Senti uma leve tontura e percebi o cheiro de lobos se aproximando. Rosnei de raiva e Agnes se assustou. Levantei-me, pronto para matar a todos. Agnes me olhou, com os seus olhos arregalados, e saiu correndo pela porta da cabana. Eu me levantei, ainda um pouco tonto, e saí da cabana logo atrás da bruxa, pronto para acabar com sua vida. Mas, quando cheguei na porta, só pude ver ela desaparecendo em meio à fumaça roxa e densa. Com dificuldade, fui me transformando em um lobo negro de olhos azuis, mas era tarde demais. Minha visão estava turva, e meus reflexos, lentos.
Havia algo naquele chá que me impedia de lutar com toda a minha força. M*****a hora em que confiei naquela bruxa e suas promessas. Pensei, enquanto minhas mandíbulas se fechavam em torno do pescoço de um lobo marrom, quebrando-o com um estalo surdo. O gosto metálico do sangue preencheu minha boca, mas não trouxe satisfação. Fui emboscado na floresta por dez lobos da alcateia Lua de Sangue, uma alcateia que me perseguia há tempos e queria meu trono.
Um rosnado profundo escapou de mim quando dentes afiados penetraram minha pata traseira direita. Outra garra rasgou minhas costas, e a dor aguda me fez vacilar. Contudo, não sou chamado de besta infernal à toa. Reunindo o que restava de minhas forças, girei o corpo, dilacerando o lobo que mordia minha pata, e avancei com ferocidade contra o que havia me ferido, arrancando-lhe a cabeça com um único golpe.
Antes que pudesse respirar, mais dois lobos saltaram de lados opostos, tentando me cercar. Um deles abocanhou meu ombro, enquanto o outro tentava morder minha perna traseira novamente. A dor explodiu, mas não havia espaço para fraqueza. Com um impulso poderoso, empurrei o que mordia meu ombro para longe, lançando-o contra uma árvore com tal força que o som de ossos quebrando ecoou pelo ar. No mesmo movimento, cravei minhas garras no que mordia minha perna, rasgando-lhe o flanco até ver suas entranhas escorrerem pelo chão.

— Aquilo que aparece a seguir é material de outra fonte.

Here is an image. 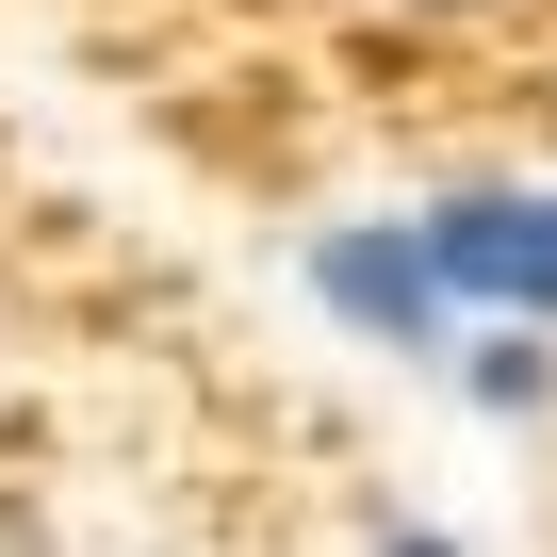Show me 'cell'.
Masks as SVG:
<instances>
[{
  "label": "cell",
  "mask_w": 557,
  "mask_h": 557,
  "mask_svg": "<svg viewBox=\"0 0 557 557\" xmlns=\"http://www.w3.org/2000/svg\"><path fill=\"white\" fill-rule=\"evenodd\" d=\"M361 557H459V541H443V524H377Z\"/></svg>",
  "instance_id": "4"
},
{
  "label": "cell",
  "mask_w": 557,
  "mask_h": 557,
  "mask_svg": "<svg viewBox=\"0 0 557 557\" xmlns=\"http://www.w3.org/2000/svg\"><path fill=\"white\" fill-rule=\"evenodd\" d=\"M296 278H312V312H329V329H361V345H394V361L459 345V312H443V278H426L410 213H345V230H312Z\"/></svg>",
  "instance_id": "2"
},
{
  "label": "cell",
  "mask_w": 557,
  "mask_h": 557,
  "mask_svg": "<svg viewBox=\"0 0 557 557\" xmlns=\"http://www.w3.org/2000/svg\"><path fill=\"white\" fill-rule=\"evenodd\" d=\"M459 394H475L492 426H541V410H557V329H475V345H459Z\"/></svg>",
  "instance_id": "3"
},
{
  "label": "cell",
  "mask_w": 557,
  "mask_h": 557,
  "mask_svg": "<svg viewBox=\"0 0 557 557\" xmlns=\"http://www.w3.org/2000/svg\"><path fill=\"white\" fill-rule=\"evenodd\" d=\"M443 312H492V329H557V181H459L410 213Z\"/></svg>",
  "instance_id": "1"
}]
</instances>
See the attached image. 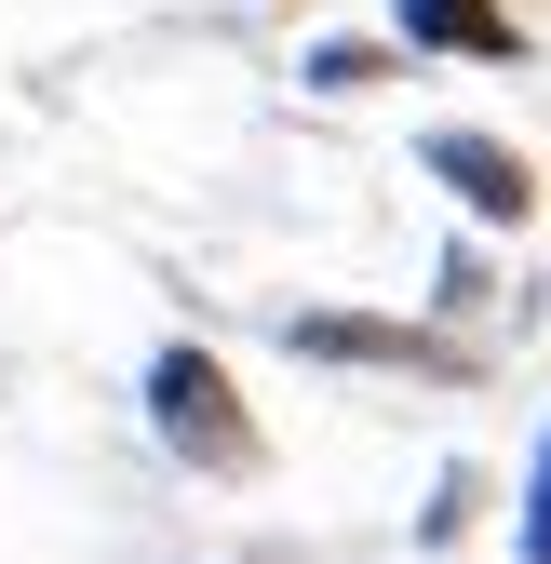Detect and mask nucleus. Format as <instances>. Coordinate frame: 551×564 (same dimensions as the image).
<instances>
[{
    "label": "nucleus",
    "instance_id": "1",
    "mask_svg": "<svg viewBox=\"0 0 551 564\" xmlns=\"http://www.w3.org/2000/svg\"><path fill=\"white\" fill-rule=\"evenodd\" d=\"M134 403H149V444H162L175 470H202V484H256V470H269L256 403H242V377H229L202 336H162L149 377H134Z\"/></svg>",
    "mask_w": 551,
    "mask_h": 564
},
{
    "label": "nucleus",
    "instance_id": "2",
    "mask_svg": "<svg viewBox=\"0 0 551 564\" xmlns=\"http://www.w3.org/2000/svg\"><path fill=\"white\" fill-rule=\"evenodd\" d=\"M418 175L457 188L471 229H525V216H538V162L511 149V134H485V121H431V134H418Z\"/></svg>",
    "mask_w": 551,
    "mask_h": 564
},
{
    "label": "nucleus",
    "instance_id": "3",
    "mask_svg": "<svg viewBox=\"0 0 551 564\" xmlns=\"http://www.w3.org/2000/svg\"><path fill=\"white\" fill-rule=\"evenodd\" d=\"M283 349L296 364H364V377H457V349L390 310H283Z\"/></svg>",
    "mask_w": 551,
    "mask_h": 564
},
{
    "label": "nucleus",
    "instance_id": "4",
    "mask_svg": "<svg viewBox=\"0 0 551 564\" xmlns=\"http://www.w3.org/2000/svg\"><path fill=\"white\" fill-rule=\"evenodd\" d=\"M390 41L403 54H457V67H511L525 54L511 0H390Z\"/></svg>",
    "mask_w": 551,
    "mask_h": 564
},
{
    "label": "nucleus",
    "instance_id": "5",
    "mask_svg": "<svg viewBox=\"0 0 551 564\" xmlns=\"http://www.w3.org/2000/svg\"><path fill=\"white\" fill-rule=\"evenodd\" d=\"M390 67H403V41H310L296 82H310V95H377Z\"/></svg>",
    "mask_w": 551,
    "mask_h": 564
},
{
    "label": "nucleus",
    "instance_id": "6",
    "mask_svg": "<svg viewBox=\"0 0 551 564\" xmlns=\"http://www.w3.org/2000/svg\"><path fill=\"white\" fill-rule=\"evenodd\" d=\"M511 564H551V416L525 444V498H511Z\"/></svg>",
    "mask_w": 551,
    "mask_h": 564
},
{
    "label": "nucleus",
    "instance_id": "7",
    "mask_svg": "<svg viewBox=\"0 0 551 564\" xmlns=\"http://www.w3.org/2000/svg\"><path fill=\"white\" fill-rule=\"evenodd\" d=\"M471 511H485V484H471V470H444V484H431V511H418V538L444 551V538H471Z\"/></svg>",
    "mask_w": 551,
    "mask_h": 564
}]
</instances>
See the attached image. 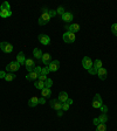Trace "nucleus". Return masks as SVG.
<instances>
[{
  "instance_id": "4be33fe9",
  "label": "nucleus",
  "mask_w": 117,
  "mask_h": 131,
  "mask_svg": "<svg viewBox=\"0 0 117 131\" xmlns=\"http://www.w3.org/2000/svg\"><path fill=\"white\" fill-rule=\"evenodd\" d=\"M9 9H11V6H9V4L7 1L3 3L1 6H0V11H9Z\"/></svg>"
},
{
  "instance_id": "1a4fd4ad",
  "label": "nucleus",
  "mask_w": 117,
  "mask_h": 131,
  "mask_svg": "<svg viewBox=\"0 0 117 131\" xmlns=\"http://www.w3.org/2000/svg\"><path fill=\"white\" fill-rule=\"evenodd\" d=\"M39 41H40L44 46H47V45L50 43V38H49L47 34H40V35H39Z\"/></svg>"
},
{
  "instance_id": "72a5a7b5",
  "label": "nucleus",
  "mask_w": 117,
  "mask_h": 131,
  "mask_svg": "<svg viewBox=\"0 0 117 131\" xmlns=\"http://www.w3.org/2000/svg\"><path fill=\"white\" fill-rule=\"evenodd\" d=\"M100 109H101V114H107V111H108V106L103 104V105H102Z\"/></svg>"
},
{
  "instance_id": "4c0bfd02",
  "label": "nucleus",
  "mask_w": 117,
  "mask_h": 131,
  "mask_svg": "<svg viewBox=\"0 0 117 131\" xmlns=\"http://www.w3.org/2000/svg\"><path fill=\"white\" fill-rule=\"evenodd\" d=\"M5 76H6V73H5V71L0 70V79H5Z\"/></svg>"
},
{
  "instance_id": "4468645a",
  "label": "nucleus",
  "mask_w": 117,
  "mask_h": 131,
  "mask_svg": "<svg viewBox=\"0 0 117 131\" xmlns=\"http://www.w3.org/2000/svg\"><path fill=\"white\" fill-rule=\"evenodd\" d=\"M73 19H74V15H73V13H70V12H66V13L62 15V20L65 22H70V21H73Z\"/></svg>"
},
{
  "instance_id": "a19ab883",
  "label": "nucleus",
  "mask_w": 117,
  "mask_h": 131,
  "mask_svg": "<svg viewBox=\"0 0 117 131\" xmlns=\"http://www.w3.org/2000/svg\"><path fill=\"white\" fill-rule=\"evenodd\" d=\"M57 115H59V116H62V110H61V111H59V112H57Z\"/></svg>"
},
{
  "instance_id": "ea45409f",
  "label": "nucleus",
  "mask_w": 117,
  "mask_h": 131,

O último lobo tentou fugir, percebendo que a derrota era certa. Mas não havia escapatória. Em um salto, alcancei-o, derrubando-o ao chão. Seus olhos arregalaram-se em desespero, mas eu não hesitei. Minhas mandíbulas fecharam-se em torno de sua cabeça, esmagando seu crânio com um estalo seco.
Olhei ao redor. Os corpos dos lobos da alcateia Lua de Sangue, estavam espalhados, todos mortos. Eu havia triunfado, mas não sem pagar o preço. O sangue escorria de várias feridas, e minha respiração estava pesada. Minhas patas tremiam.
— Baltazar? — chamei mentalmente, desesperado. Mas o silêncio foi ensurdecedor.
— Baltazar! — insisti, o pânico crescendo dentro de mim. Nada. O vazio que se seguiu me gelou a alma. Não havia resposta, nem o familiar rosnado de raiva, nem sua presença avassaladora. Apenas… silêncio. Tentei me concentrar, senti-lo, alcançá-lo em minha mente, mas algo estava errado. Ele havia sumido.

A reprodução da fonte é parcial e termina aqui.